Don Hall blogged this morning about the "blandization" of theater, asking where the outlaws willing to push the envelope have gone.
Try and name one "cool" character in history who was conformist and law abiding. Even Jesus Christ was a complete fringe rebel fighting the conformist dogma of the day, so don't hand me some right wing conservative nonsense about being a good, obedient Christian.
Where did that kid with all the self-respect and independence go?
The common picture is that he grew up and out of his child-like ways. That today's liberal progressive anti-government long hair just needs to get a job, make some money, have some kids and he will naturally become conservative in his thinking. This equates conformism and materialism with adulthood and wisdom but does not bear out empirically. Mahatma Gandhi was a rule-breaker; Churchill was a rebel; John Brown might have been insane but he was right.
Where DID they all go? Is the rebel slowly fading out of existance? Not just in theater, but everywhere? Why? What's happening?
Is our process of education to blame? It makes me think about what I've seen in CPS schools. Kids required to walk everywhere in striaght, silent lines. Teachers who work and work to break the rebels into compliance, forcing them to sit in corners and stare at walls, sending them to the principal instead of finding a way to challenge them or engage them.
Is our prescription drug culture to blame? Are all the rebels being Prozaced out of existance? Most of the artists and thinkers and rebels were a little crazy. Are we stunting that creativity and those outlaw personalities with drugs so that our children can "do well" in school and "fit in" and get a "good job"? (according to whose standards?)

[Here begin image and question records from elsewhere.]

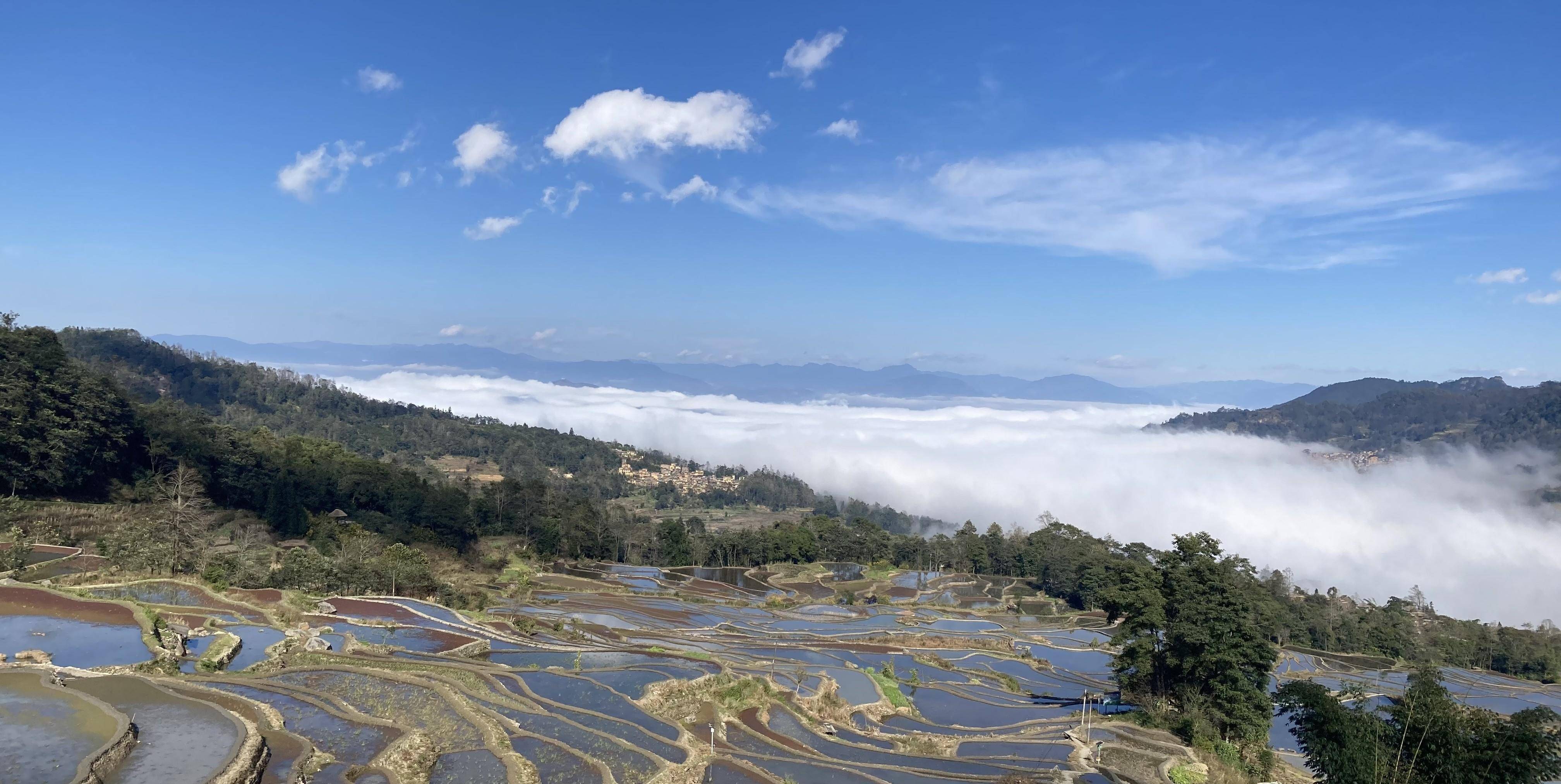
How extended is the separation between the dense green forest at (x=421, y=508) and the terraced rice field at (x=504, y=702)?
7.79 meters

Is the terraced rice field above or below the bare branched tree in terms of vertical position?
below

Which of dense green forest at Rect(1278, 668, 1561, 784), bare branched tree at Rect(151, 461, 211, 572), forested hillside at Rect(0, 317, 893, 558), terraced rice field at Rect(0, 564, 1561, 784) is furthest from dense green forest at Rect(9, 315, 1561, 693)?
terraced rice field at Rect(0, 564, 1561, 784)

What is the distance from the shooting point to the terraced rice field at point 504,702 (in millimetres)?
15742

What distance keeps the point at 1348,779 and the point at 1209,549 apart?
11.2 meters

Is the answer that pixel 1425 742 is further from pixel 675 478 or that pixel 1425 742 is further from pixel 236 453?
pixel 675 478

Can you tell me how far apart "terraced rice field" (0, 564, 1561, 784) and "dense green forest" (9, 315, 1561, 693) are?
7.79 metres

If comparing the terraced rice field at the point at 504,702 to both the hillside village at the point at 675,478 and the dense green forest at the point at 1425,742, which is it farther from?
the hillside village at the point at 675,478

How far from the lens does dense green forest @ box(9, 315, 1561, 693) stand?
47.7 metres

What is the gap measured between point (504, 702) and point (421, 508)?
163ft

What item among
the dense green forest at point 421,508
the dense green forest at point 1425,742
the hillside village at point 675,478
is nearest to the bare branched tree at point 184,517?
the dense green forest at point 421,508

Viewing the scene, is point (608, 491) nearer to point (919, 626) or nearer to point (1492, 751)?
point (919, 626)

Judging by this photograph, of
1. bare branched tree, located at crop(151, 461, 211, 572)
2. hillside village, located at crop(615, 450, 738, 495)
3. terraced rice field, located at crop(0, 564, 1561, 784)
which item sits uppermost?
bare branched tree, located at crop(151, 461, 211, 572)

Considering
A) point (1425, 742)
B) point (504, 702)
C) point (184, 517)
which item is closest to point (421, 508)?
point (184, 517)

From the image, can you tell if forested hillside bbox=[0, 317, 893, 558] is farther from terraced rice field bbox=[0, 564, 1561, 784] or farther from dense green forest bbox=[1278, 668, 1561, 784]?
dense green forest bbox=[1278, 668, 1561, 784]
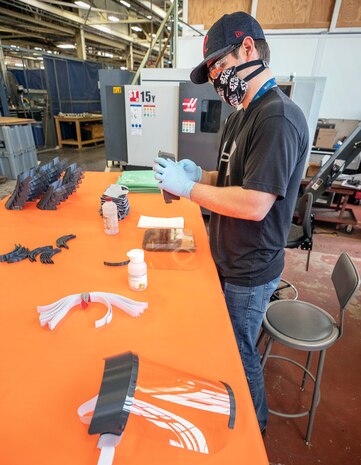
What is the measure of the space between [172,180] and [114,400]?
0.72 m

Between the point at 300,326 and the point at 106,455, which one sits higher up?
the point at 106,455

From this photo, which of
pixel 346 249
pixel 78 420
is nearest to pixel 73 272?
pixel 78 420

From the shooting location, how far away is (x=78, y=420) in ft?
1.80

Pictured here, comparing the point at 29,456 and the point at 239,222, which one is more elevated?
the point at 239,222

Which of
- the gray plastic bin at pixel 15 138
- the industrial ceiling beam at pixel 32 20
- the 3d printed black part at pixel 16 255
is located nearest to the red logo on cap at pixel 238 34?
the 3d printed black part at pixel 16 255

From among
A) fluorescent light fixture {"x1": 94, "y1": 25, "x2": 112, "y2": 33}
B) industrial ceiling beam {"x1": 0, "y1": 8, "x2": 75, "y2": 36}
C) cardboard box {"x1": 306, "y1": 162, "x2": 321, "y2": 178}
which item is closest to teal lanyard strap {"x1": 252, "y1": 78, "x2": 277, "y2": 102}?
cardboard box {"x1": 306, "y1": 162, "x2": 321, "y2": 178}

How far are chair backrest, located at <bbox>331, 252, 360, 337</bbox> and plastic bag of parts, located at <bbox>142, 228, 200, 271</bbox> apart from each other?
588mm

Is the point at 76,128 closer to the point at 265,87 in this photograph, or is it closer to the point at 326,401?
the point at 265,87

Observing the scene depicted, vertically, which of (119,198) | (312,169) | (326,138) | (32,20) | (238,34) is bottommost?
(312,169)

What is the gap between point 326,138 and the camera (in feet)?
12.2

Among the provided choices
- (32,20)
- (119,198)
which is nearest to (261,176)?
(119,198)

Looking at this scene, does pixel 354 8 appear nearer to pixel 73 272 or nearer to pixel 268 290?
pixel 268 290

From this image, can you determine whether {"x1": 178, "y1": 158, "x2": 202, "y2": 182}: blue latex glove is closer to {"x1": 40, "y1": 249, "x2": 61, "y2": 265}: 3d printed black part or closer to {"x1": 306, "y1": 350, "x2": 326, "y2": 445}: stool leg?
{"x1": 40, "y1": 249, "x2": 61, "y2": 265}: 3d printed black part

Is the American Dream to blame? America is one of the few countries where we believe that everyone can "make it" if only they work hard enough. Nothing is ever good enough, and we're sold this idea that we have to work harder and get more, achieve some success that is always just out of reach. But that "success" that we're being sold - it's someone else's ideal, not our own. The skinny models, the muscular bodies, the yacht, the mansion, the corner office - it's a manufactured want, and for so many, it drowns out their real wants, and worse, causes them to judge the wants of others. People who want the simple, or the fringe, are made to feel like failures by friends and family and society, for not wanting what the masses can understand. Many give up, and they join in mocking the rebels, maybe partially out of jealousy that they aren't one any longer.
Putting on a good show isn't "success" in the eyes of the masses. It's not "how good was the show?" but "how much did you make?" that is the question on everyone's lips. It's not "how many students did you help this year?" but "how many days of vacation do you get?"
I can blame myself a little. I'm not much of a rebel. I chose not to pursue theater because I wanted health insurance and a steady paycheck. I wish I had more of Don's rebelliousness in me, didn't have this need for security. Instead, I rebel in small ways, I cheer for the rebels, do my best to make them feel less alone in a world that wants to put them in the corner and break them into compliance.


4 comments:
I'm not really convinced that the rebel has disappeared. I think the answer is, as Don suggested in his blog, that it's hard to see the rebels in the here and now. The reputation for being a rebel often emerges after the rebel has died, and their work or art is re-examined, or discovered by a new generation.
This reminded me of a funny conversation a while back at my in-laws' place, all helping my high-school aged sister-in-law come up with an idea for a school essay. The topic? Come up with an important person that changed history for the better, and determine whether they were a liberal or a conservative, and how their liberal or conservative-ness changed history.
Try it! We couldn't think of a single "conservative" seeing as it's always the rebel or outside-the-box thinker that changes the world. (Personally I think the teacher had a stealthily hidden agenda, but not one I disagree witn.)
Dennis, that's a good point, but I do worry that we're pushing kids too much into conformity, especially by trying to drug them into submission.
As for conservative, vs. liberal - it depends on your definition of those words. If you mean Republican vs. Democrat, well, Lincoln was a Republican, and the southern Democrats were the ones trying to protect the status quo. They "rebelled" by seceding from the union, but it was to maintain their lifestyle. So they'd be the conservatives, and Lincoln the liberal.
You have to be careful with labels...
I too think that it is a shame to force conformity and that our current public school system does often try to do this but I also think there are still a lot of rebles out there. Be they bad or good. They are there. The woman here living in the Church is a rebel. Rudy Guiliani, you may not like him but he is a rebel. Colin Powell has discovered his rebel side. Comedy Central more often then not rebels! And may I remind you that next week-end is Gay Pride Fest here in Chicago and many of those people are rebels. Parents marching in the Parade and flying in the face of thier boomer generation conventional wisdom and supporting and loving there children for who they are not who they want them to be. The rebels are out there!